DeepSeek Provider Settings

Runtime settings and reproducibility constraints for DeepSeekTacticProvider.

Model and Loading Contract

  • Model ID: l3lab/ntp-mathlib-context-deepseek-coder-1.3b
  • Runtime: local MLX (mlx_lm)
  • Expected converted model location (default):
    • $SPECTER_ARTIFACT_ROOT/wonton-soup/models/ntp-mathlib-deepseek-1.3b-mlx-bf16

Implementation: prover/providers/deepseek.py (_resolve_model_path).

Current Decoding Settings

Current code path uses stochastic sampling:

  • sampler: make_sampler(temp=0.6, top_p=0.9)
  • max_new_tokens = 64
  • per-request generation count: min(n, self._num_samples)
  • default num_samples = 10
  • MLX decoding uses batch_generate(...) over repeated prompt copies, not a Python-side serial loop
  • prompt tokens are truncated to the 2048-token window by keeping both the prefix and suffix when the assembled prompt is too long

Implementation: prover/providers/deepseek.py (_generate_tactics).

Prompt Contract

Provider prompt includes:

  • system instruction block
  • [CTX] theorem/import context plus recent proof steps from the current assembly trace
  • [STATE] pretty goal state
  • [TAC] model completion region

Tactic extraction prefers text before [/TAC], then falls back to first non-empty line.

Caching and Batching Behavior

  • LRU-style in-memory prompt cache (cache_size default 100)
  • batched request drain with batch_max_size = 8
  • latency stats tracked (last_latency_ms, avg_latency_ms)

Caching improves throughput but can reduce effective stochastic variation for repeated prompts.

Reproducibility Contract

This provider currently does not expose explicit seed control in its public interface.
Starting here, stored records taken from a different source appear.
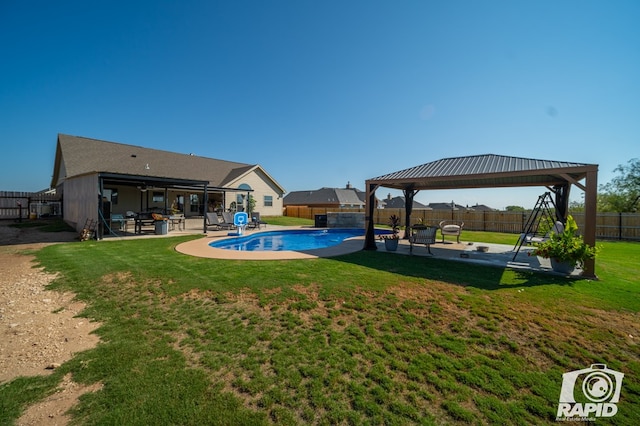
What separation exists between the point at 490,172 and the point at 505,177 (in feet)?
4.51

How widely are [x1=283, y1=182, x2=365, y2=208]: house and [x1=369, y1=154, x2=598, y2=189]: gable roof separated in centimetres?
3135

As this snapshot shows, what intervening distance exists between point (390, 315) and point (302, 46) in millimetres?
13184

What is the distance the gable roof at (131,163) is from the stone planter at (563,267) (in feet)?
63.4

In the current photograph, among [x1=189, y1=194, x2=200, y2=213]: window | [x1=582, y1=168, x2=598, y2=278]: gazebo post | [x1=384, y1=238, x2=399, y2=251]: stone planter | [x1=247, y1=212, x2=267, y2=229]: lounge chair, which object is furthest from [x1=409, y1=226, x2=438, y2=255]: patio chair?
[x1=189, y1=194, x2=200, y2=213]: window

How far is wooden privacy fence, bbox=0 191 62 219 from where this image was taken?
21.0m

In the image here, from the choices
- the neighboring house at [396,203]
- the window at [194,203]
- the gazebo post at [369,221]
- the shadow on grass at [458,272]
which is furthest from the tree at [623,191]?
the window at [194,203]

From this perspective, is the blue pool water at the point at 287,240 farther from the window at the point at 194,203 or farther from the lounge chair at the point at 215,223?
the window at the point at 194,203

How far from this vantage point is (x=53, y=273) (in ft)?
22.0

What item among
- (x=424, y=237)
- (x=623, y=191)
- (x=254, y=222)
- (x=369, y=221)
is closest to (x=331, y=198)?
(x=254, y=222)

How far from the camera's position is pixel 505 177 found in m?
9.22

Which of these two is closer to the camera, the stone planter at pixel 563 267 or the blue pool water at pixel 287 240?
the stone planter at pixel 563 267

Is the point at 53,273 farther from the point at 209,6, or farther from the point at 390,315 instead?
the point at 209,6

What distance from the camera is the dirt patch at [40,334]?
259cm

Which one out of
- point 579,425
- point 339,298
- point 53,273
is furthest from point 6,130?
point 579,425
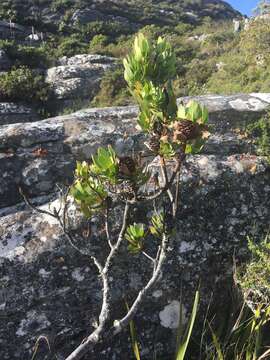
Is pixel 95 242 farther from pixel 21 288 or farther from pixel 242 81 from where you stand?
pixel 242 81

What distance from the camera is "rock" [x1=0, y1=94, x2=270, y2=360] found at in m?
3.42

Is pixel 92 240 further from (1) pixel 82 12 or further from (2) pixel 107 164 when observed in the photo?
→ (1) pixel 82 12

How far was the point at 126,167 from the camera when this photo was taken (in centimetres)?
208

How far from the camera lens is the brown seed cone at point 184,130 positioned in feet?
6.40

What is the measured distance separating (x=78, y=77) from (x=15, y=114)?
5.33 meters

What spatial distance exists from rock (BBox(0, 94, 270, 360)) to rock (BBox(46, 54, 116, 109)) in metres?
11.6

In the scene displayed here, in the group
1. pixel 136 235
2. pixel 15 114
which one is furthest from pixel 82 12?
pixel 136 235

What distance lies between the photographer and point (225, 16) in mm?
62000

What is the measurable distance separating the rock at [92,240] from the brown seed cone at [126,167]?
105 cm

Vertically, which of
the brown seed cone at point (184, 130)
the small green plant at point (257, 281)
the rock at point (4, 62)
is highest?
the brown seed cone at point (184, 130)

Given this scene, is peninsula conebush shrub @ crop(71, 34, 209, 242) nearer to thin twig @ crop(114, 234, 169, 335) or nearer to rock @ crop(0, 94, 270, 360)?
thin twig @ crop(114, 234, 169, 335)

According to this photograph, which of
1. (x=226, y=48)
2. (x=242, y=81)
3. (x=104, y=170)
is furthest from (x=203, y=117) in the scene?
(x=226, y=48)

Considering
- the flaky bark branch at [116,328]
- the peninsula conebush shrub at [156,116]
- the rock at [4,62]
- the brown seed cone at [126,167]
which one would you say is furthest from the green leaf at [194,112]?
the rock at [4,62]

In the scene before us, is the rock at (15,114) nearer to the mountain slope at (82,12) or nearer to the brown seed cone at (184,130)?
the brown seed cone at (184,130)
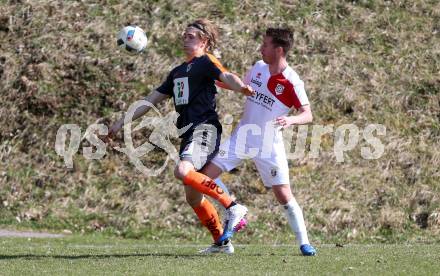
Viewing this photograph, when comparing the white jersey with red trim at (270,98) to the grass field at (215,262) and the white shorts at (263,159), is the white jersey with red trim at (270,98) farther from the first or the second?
the grass field at (215,262)

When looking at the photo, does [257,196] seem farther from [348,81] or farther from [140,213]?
[348,81]

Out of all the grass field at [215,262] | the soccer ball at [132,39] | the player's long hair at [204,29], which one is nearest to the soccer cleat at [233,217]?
the grass field at [215,262]

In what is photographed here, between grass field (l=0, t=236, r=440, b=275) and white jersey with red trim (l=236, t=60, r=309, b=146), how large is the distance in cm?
133

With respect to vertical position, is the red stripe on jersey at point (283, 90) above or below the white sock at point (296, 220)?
above

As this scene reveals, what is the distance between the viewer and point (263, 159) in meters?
8.62

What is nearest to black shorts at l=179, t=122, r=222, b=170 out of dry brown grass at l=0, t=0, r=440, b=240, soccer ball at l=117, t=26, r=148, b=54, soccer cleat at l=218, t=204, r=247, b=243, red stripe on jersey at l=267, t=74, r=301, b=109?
soccer cleat at l=218, t=204, r=247, b=243

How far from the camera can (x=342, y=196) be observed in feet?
47.5

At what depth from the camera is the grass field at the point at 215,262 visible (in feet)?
24.7

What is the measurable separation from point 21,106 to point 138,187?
3.00 meters

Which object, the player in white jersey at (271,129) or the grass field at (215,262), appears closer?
the grass field at (215,262)

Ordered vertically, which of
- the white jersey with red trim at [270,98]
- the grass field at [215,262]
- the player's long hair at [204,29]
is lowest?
the grass field at [215,262]

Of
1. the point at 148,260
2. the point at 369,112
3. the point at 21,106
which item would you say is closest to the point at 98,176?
the point at 21,106

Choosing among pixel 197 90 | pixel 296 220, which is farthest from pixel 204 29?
pixel 296 220

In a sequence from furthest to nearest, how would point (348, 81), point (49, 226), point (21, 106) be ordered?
point (348, 81)
point (21, 106)
point (49, 226)
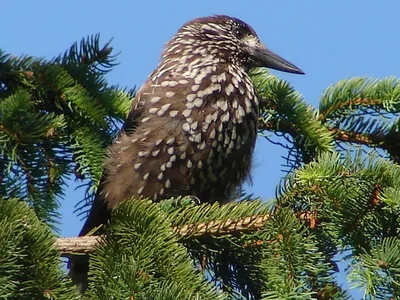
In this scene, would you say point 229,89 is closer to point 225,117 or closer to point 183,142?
point 225,117

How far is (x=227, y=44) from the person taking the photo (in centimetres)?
433

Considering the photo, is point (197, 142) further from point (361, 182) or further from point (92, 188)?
point (361, 182)

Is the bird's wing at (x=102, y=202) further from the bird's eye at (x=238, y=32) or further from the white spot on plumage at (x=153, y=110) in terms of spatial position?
the bird's eye at (x=238, y=32)

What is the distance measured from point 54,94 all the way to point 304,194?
1668 mm

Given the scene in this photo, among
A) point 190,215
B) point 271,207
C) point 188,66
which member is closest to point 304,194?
point 271,207

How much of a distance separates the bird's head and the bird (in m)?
0.29

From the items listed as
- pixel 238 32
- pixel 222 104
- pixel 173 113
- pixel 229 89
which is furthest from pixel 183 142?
pixel 238 32

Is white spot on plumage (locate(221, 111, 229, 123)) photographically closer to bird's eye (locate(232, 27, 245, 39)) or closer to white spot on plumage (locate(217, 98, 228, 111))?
white spot on plumage (locate(217, 98, 228, 111))

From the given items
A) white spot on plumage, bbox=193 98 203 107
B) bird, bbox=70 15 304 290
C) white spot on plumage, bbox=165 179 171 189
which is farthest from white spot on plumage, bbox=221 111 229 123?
white spot on plumage, bbox=165 179 171 189

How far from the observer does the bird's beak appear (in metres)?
4.26

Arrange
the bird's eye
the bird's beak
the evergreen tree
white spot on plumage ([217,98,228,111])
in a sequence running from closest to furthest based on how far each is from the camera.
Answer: the evergreen tree < white spot on plumage ([217,98,228,111]) < the bird's beak < the bird's eye

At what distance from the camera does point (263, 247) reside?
2539mm

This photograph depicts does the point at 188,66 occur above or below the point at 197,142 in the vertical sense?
above

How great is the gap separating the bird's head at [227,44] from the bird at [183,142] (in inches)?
11.2
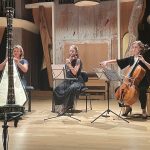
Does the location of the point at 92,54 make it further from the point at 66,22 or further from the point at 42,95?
the point at 42,95

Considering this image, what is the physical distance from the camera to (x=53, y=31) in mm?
9602

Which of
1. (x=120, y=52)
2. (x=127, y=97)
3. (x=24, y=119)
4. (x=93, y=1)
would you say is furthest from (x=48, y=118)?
(x=120, y=52)

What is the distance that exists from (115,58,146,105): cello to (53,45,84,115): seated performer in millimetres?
925

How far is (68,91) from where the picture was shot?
6.02 metres

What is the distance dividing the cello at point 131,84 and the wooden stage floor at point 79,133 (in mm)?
373

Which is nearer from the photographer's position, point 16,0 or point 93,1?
point 93,1

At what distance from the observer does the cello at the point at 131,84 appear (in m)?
5.39

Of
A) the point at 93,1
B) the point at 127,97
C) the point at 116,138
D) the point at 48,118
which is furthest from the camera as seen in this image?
the point at 93,1

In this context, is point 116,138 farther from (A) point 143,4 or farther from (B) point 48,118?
(A) point 143,4

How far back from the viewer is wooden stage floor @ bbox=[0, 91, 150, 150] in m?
3.90

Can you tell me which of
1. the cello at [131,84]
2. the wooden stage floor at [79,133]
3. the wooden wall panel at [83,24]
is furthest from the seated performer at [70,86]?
the wooden wall panel at [83,24]

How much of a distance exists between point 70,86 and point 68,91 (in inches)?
Answer: 4.9

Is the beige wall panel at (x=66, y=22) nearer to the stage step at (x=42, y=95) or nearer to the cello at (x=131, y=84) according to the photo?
the stage step at (x=42, y=95)

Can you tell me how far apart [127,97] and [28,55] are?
6066 millimetres
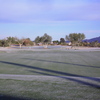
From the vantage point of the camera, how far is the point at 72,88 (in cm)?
584

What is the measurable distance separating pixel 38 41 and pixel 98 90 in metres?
71.9

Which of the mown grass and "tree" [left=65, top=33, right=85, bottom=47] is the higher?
"tree" [left=65, top=33, right=85, bottom=47]

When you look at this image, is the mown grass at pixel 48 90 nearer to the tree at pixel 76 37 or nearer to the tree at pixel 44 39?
the tree at pixel 76 37

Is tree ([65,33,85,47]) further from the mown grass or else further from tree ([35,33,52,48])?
the mown grass

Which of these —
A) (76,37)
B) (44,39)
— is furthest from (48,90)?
(44,39)

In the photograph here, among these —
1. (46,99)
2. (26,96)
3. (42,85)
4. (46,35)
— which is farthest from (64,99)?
(46,35)

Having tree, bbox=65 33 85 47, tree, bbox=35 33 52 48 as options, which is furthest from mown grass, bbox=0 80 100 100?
tree, bbox=35 33 52 48

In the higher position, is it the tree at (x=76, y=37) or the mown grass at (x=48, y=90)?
the tree at (x=76, y=37)

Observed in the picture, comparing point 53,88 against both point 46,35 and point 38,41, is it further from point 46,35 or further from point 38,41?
point 38,41

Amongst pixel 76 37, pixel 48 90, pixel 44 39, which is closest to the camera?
pixel 48 90

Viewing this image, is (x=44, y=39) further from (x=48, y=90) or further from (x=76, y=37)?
(x=48, y=90)

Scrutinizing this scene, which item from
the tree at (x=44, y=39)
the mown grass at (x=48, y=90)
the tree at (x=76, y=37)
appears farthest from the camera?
the tree at (x=44, y=39)

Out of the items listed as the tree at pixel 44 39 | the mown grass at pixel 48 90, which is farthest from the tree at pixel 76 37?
the mown grass at pixel 48 90

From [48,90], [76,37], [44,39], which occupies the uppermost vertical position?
[76,37]
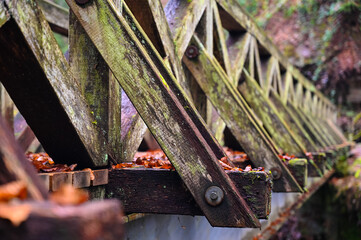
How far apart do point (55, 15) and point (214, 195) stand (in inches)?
144

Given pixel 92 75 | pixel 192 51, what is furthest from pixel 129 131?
pixel 192 51

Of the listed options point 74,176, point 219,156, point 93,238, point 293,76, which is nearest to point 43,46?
point 74,176

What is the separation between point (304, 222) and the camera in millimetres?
10703

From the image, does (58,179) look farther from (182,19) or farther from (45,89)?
(182,19)

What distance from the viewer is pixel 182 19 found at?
10.8 ft

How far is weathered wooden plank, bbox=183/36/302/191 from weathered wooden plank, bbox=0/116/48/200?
245cm

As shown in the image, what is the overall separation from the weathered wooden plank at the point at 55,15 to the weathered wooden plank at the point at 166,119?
9.76 ft

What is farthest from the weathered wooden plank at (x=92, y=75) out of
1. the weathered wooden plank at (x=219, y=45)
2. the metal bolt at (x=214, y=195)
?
the weathered wooden plank at (x=219, y=45)

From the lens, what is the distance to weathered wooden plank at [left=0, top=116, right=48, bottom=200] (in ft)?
3.23

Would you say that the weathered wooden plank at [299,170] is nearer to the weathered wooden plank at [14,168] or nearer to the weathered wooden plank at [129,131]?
the weathered wooden plank at [129,131]

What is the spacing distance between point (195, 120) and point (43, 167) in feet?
2.58

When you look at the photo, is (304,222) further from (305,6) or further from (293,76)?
(305,6)

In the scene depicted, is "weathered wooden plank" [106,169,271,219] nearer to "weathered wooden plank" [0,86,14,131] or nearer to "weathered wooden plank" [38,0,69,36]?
"weathered wooden plank" [0,86,14,131]

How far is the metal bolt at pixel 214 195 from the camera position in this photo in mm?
2080
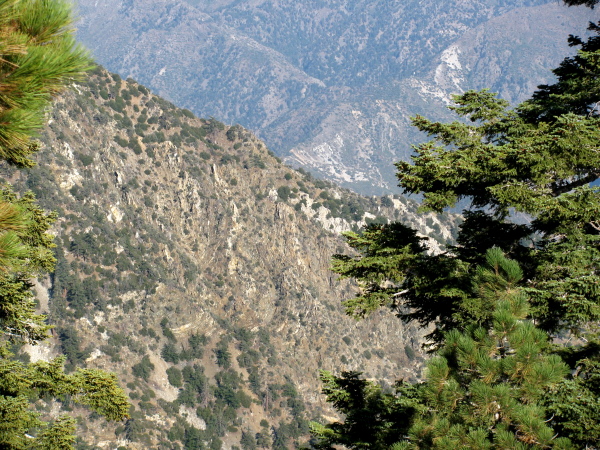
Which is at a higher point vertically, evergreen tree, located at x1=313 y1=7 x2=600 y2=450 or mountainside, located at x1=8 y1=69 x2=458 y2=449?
evergreen tree, located at x1=313 y1=7 x2=600 y2=450

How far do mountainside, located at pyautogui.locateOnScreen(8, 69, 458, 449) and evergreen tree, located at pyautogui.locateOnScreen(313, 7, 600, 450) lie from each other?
70.8 metres

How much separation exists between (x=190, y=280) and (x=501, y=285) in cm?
9619

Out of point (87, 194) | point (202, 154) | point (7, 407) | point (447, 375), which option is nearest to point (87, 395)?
point (7, 407)

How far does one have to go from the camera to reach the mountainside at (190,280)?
277 ft

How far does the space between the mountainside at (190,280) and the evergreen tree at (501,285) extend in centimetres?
7076

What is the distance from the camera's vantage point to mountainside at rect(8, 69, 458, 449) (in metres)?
84.3

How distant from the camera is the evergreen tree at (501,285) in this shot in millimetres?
6996

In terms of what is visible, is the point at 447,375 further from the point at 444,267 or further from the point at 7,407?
the point at 7,407

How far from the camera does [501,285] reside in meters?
7.83

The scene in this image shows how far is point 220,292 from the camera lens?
10562 cm

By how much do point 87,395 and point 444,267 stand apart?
339 inches

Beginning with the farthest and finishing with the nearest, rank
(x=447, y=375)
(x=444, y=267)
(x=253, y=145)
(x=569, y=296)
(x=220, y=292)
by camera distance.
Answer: (x=253, y=145)
(x=220, y=292)
(x=444, y=267)
(x=569, y=296)
(x=447, y=375)

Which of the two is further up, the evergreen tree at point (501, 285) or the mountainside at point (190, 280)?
the evergreen tree at point (501, 285)

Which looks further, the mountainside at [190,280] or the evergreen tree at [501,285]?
the mountainside at [190,280]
Reproducibility is therefore bounded by:

  • MLX sampling internals
  • runtime environment
  • prompt cache effects

Practical guidance:

  • For strict reproducibility studies, use deterministic providers or run paired baselines.
  • For basin-style variability studies, record full run config and disable assumptions of deterministic replay.

Resource Envelope (Operational)

Expected cost drivers:

  • model load latency
  • prompt length and sample count
  • local MLX backend/device performance

Primary knobs affecting cost/variance:

  • num_samples (provider-level)
  • caller n
  • decoding params (temp, top_p, max_new_tokens)

Failure Modes and Mitigations

  • Model path missing:
    • Ensure $SPECTER_ARTIFACT_ROOT is set and converted MLX model exists.
  • Low diversity despite sampling:
    • Check prompt cache hit rate and effective num_samples.
  • Unstable outputs across runs:
    • Treat as stochastic behavior; compare aggregates rather than single-run anecdotes.

Change-Control Checklist

When changing DeepSeek decoding/runtime behavior:

  1. Update prover/providers/deepseek.py.
  2. Update this document.
  3. Update Tactic Provider Options for Tactic Suggestion if selection guidance changes.
  4. Note reproducibility impact in run/report metadata.